For Facebook, trust is an essential commodity. It's behind every one of the interactions their 200 million global users has with the website every day, whether it means sharing images that you're happy for your friends to see but not your boss, sending personal messages or updating your status to show people you know what you're up to.
This trust has been central to Facebook's meteoric rise ever since it launched to the insular environs of Harvard University in 2004, enshrined as the privacy controls which stand between everything you've uploaded to the site and the online public.
Running to five pages, the site's current iteration of privacy controls are a bewildering warren of clauses and sub-clauses, asking if you'd like to share with this network and that network, or whether you want to wade through lists of friends to decide who you deign worthy of being allowed to view your profile.
It's hard to imagine situations where these are applicable - where you are happy with someone viewing your profile but not pictures with you in, for example - but the truth is that, like a city growing faster than it's planners can handle, options have been built on top of options, with sedimented layers of settings complicating the system past the point of usefulness.

**THE TASK**: Reproduce the passage on Facebook's privacy controls above word for word, in full.

**EXCERPTED RECORDS**:
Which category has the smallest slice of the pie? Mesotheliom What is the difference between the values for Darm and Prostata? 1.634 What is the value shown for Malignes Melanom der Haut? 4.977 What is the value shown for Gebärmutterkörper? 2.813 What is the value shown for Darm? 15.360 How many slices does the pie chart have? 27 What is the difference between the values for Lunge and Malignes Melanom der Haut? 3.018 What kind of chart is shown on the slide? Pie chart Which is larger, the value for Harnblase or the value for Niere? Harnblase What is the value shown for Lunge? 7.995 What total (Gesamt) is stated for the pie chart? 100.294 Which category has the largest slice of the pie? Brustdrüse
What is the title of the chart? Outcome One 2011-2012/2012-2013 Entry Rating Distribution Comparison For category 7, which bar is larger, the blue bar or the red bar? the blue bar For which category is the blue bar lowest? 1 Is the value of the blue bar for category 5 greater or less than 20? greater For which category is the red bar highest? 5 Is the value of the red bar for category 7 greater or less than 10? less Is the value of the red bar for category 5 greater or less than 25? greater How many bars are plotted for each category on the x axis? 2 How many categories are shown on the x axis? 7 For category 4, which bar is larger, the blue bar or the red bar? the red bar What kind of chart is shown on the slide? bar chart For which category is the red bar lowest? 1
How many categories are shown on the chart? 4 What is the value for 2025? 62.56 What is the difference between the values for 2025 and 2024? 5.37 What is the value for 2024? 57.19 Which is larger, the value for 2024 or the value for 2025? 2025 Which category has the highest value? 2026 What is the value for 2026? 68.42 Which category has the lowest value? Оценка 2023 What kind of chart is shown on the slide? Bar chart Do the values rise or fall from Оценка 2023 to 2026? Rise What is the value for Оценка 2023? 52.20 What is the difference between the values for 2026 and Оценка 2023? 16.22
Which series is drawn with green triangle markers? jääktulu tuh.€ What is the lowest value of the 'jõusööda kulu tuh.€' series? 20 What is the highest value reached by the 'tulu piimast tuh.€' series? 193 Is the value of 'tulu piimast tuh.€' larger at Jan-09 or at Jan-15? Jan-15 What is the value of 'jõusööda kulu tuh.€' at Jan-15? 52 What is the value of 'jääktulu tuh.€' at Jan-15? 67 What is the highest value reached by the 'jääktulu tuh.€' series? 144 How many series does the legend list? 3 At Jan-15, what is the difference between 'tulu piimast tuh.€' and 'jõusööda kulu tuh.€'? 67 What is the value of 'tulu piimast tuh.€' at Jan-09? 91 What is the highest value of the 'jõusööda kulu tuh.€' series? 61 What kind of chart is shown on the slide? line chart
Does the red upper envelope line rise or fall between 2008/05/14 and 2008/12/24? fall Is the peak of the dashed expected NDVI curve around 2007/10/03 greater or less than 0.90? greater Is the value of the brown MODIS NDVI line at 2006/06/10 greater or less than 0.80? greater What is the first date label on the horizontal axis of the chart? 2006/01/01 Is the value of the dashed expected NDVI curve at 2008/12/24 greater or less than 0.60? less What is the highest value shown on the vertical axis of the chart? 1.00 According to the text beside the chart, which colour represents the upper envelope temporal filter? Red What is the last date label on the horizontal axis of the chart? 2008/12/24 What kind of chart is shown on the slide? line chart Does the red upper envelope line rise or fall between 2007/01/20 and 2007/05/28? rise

**WRITTEN ANSWER**:
For Facebook, trust is an essential commodity. It's behind every one of the interactions their 200 million global users has with the website every day, whether it means sharing images that you're happy for your friends to see but not your boss, sending personal messages or updating your status to show people you know what you're up to.
This trust has been central to Facebook's meteoric rise ever since it launched to the insular environs of Harvard University in 2004, enshrined as the privacy controls which stand between everything you've uploaded to the site and the online public.
Running to five pages, the site's current iteration of privacy controls are a bewildering warren of clauses and sub-clauses, asking if you'd like to share with this network and that network, or whether you want to wade through lists of friends to decide who you deign worthy of being allowed to view your profile.
It's hard to imagine situations where these are applicable - where you are happy with someone viewing your profile but not pictures with you in, for example - but the truth is that, like a city growing faster than it's planners can handle, options have been built on top of options, with sedimented layers of settings complicating the system past the point of usefulness.